O professor de matemática
terminava de corrigir as últimas provas, do outro lado da mesa o professor de história
discutia com o professor de geografia sobre as diferentes abordagens políticas
de seus candidatos. Sílvia vai até a mesa onde estão três garrafas, duas de
café, uma contendo café com açúcar e outra sem açúcar. Do lado uma garrafa com
chá. Ela escolhe a garrafa contendo o café adocicado, na correria ela esquecera
de tomar café da manhã. Ela já estava de licença a mais de três meses. Todos se
aproximaram e a cumprimentaram dando boas-vindas.
-
Bem-vinda grande guerreia - comentou a
professora de artes.
-
Bem-vinda de volta, você fez falta. – Disse o professor de português.
-
Precisando de qualquer coisa Sílvia, pode contar com a gente.
-
Obrigada gente, creio que irei fazer a vida de todos melhores – Disse Sílvia
com um sorriso forçado no rosto.
O relógio marca (7:15) e uma
sirene toca avisando o começo das aulas, um alvoroço acontece, as crianças
levantam e sobem as escadas, umas animadas e outras nem tanto.
-
Bem... mais um dia começando. Não vejo a hora do final de semana chegar para
tomar aquela cervejinha esperta – comentou o professor de química esticando as
costas. - Esses meninos ainda me matam.
-
Cuidado para não beber demais, senão vai perder a moral na hora de pagar sapo nos
alunos. – O professor de matemática metido a bonachão.
Sílvia foi para a sua sala. Não
era uma sala muito grande, tinha um tamanho relativamente médio, era do lado da
sala da coordenadora pedagógica, ela entrou colocou sua bolsa na mesa e ligou o
computador. Seu médico sugeriu que ela parasse de dar aula e fosse para uma
área sem muita exposição. Ela então assumiu a vice coordenação pedagógica, na
qual seu trabalho era auxiliar as crianças com problemas de estudo. Ela se
sentou, tomou dois comprimidos e foi checar o e-mail.
O colapso nervoso já havia acontecendo
fazia algumas semanas, ela estava sob stress, ela reclamava de as vezes ver
coisas, escutar coisas, mas o auge do colapso aconteceu enquanto ela dava aula,
ainda não se sabe a real causa. Ela estava falando sobre a vida de Edgar Allan
Poe:
-
Edgar Allan Poe, poeta, escritor, crítico e contista norte-americano,
nasceu em janeiro de 1809 em Boston, Massachusetts -1849) e é considerado o pai
e mestre da literatura de horror. Órfão aos dois anos, foi criado por um rico
comerciante do estado da Virgínia. Iniciou sua esmerada educação na Inglaterra
e na Escócia, frequentou a Universidade da Virgínia onde passou a
dedicar-se mais aos jogos e à bebida, não aos estudos. Isso fez com que
rompesse suas relações com seu tutor. Em 1827, lançou seu primeiro livro de
poesias. Expulso da Academia Militar de West Point, entregou-se totalmente à
literatura, publicando contos em revistas. O poema "O Corvo", de
1845, é talvez o mais famoso poema da literatura dos Estados Unidos.

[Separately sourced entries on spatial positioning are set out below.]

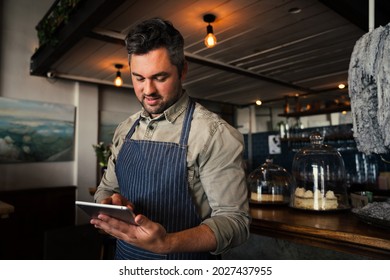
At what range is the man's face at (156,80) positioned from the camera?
96 centimetres

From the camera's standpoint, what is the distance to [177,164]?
960mm

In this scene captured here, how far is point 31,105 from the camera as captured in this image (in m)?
4.20

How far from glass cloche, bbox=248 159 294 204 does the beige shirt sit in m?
0.80

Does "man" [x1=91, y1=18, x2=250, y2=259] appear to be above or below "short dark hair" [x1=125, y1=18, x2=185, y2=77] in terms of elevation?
below

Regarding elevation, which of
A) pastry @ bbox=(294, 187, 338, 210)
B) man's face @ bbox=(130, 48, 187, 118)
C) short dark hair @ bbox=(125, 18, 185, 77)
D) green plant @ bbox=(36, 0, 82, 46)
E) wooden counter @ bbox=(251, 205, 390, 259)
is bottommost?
wooden counter @ bbox=(251, 205, 390, 259)

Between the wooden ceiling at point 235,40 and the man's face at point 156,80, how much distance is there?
1.55 metres

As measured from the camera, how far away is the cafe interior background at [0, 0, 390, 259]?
260 centimetres

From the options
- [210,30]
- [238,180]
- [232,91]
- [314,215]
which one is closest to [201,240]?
[238,180]

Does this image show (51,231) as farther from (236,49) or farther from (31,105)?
(236,49)

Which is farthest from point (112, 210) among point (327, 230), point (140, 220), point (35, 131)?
point (35, 131)

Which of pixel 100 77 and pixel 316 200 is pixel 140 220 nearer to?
pixel 316 200

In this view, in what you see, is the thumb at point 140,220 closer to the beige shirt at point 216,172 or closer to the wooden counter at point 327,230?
the beige shirt at point 216,172

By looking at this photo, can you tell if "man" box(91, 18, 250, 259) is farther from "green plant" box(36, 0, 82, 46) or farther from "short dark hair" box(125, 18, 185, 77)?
"green plant" box(36, 0, 82, 46)

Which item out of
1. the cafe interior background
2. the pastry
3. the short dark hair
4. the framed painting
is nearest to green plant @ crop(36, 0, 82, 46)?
the cafe interior background
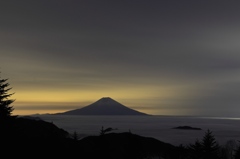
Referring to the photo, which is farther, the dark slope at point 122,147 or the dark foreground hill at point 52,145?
the dark slope at point 122,147

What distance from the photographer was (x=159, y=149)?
96.5 metres

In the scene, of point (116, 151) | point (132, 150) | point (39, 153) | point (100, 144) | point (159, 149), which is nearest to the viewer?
point (39, 153)

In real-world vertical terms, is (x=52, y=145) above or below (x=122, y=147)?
above

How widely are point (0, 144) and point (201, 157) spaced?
29.8 metres

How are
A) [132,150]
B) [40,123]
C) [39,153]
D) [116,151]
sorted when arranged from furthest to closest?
1. [40,123]
2. [116,151]
3. [132,150]
4. [39,153]

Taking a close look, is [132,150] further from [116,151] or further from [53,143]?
[116,151]

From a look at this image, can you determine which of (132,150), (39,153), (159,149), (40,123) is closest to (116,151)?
(159,149)

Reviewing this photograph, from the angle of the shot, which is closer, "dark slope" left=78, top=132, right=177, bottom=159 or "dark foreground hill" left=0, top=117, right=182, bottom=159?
"dark foreground hill" left=0, top=117, right=182, bottom=159

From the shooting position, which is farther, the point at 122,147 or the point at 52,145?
the point at 122,147

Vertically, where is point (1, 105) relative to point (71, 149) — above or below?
above

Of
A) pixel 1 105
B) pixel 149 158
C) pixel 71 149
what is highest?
pixel 1 105

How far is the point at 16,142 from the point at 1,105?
146 inches

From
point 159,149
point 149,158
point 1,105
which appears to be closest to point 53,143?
point 1,105

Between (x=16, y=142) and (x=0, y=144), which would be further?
(x=16, y=142)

Alcoólatra, encontrou no casamento com sua prima Virgínia, de apenas 13 anos,
forças para lutar contra o vício e aumentar sua produção literária. Com a morte
de Virgínia, vitimada pela tuberculose como seus pais, voltou ao alcoolismo,
passando a viver em constante embriagues. Em 1849, passa mal em uma taberna de
Baltimore e, mesmo socorrido, vem a falecer.
-
Ele foi responsável por trazer o horror e o começo da história policial, seus
contos eram marcados por sinais de loucura e uma morbidez, ele começava sempre
seus textos com. – Nisso Sílvia sentiu
uma leve tontura, segurou na mesa, nisso os colegas começaram a se aproximar
-
Fessora, você está bem?
-
Eu acho que vou desma... – Sílvia cai no chão. Logo depois ela apenas lembra de
estar no hospital com um monte de cartões desejando uma feliz recuperação,
feito por alunos e professores.
A escola tinha turmas de 5ª até
a 8ª serie, o recreio começava as 10:00 e terminava as 10:20. O pátio era
sempre barulhento. Havia dois pátios, um pátio coberto onde ficava a biblioteca
e um pátio aberto onde ficava a quadra poliesportiva. Algumas crianças jogavam
futebol, outras conversavam e algumas mais reclusas ficavam na biblioteca. Sílvia desceu as escadas, ela sempre gostara
de passar um tempo na biblioteca, rever os antigos clássicos da literatura.
-
Olá professora Sílvia – comentou Jonas, um bibliotecário alto de óculos fundo
de garrafa – Fiquei sabendo agora pouco que você se recuperou de um colapso
nervoso.
-
É ainda estou me recuperando. Não sou mais professora, agora mexo com a parte
de coordenação pedagógica.
-
E o que te traz aqui no mundo magico da literatura?
-
Ah Jonas... você sabe, minha paixão está nos livros.
-
Fique à vontade professora, ops desculpe, coordenadora.
-
Não, não. Pode me chamar de professora, eu não me importo.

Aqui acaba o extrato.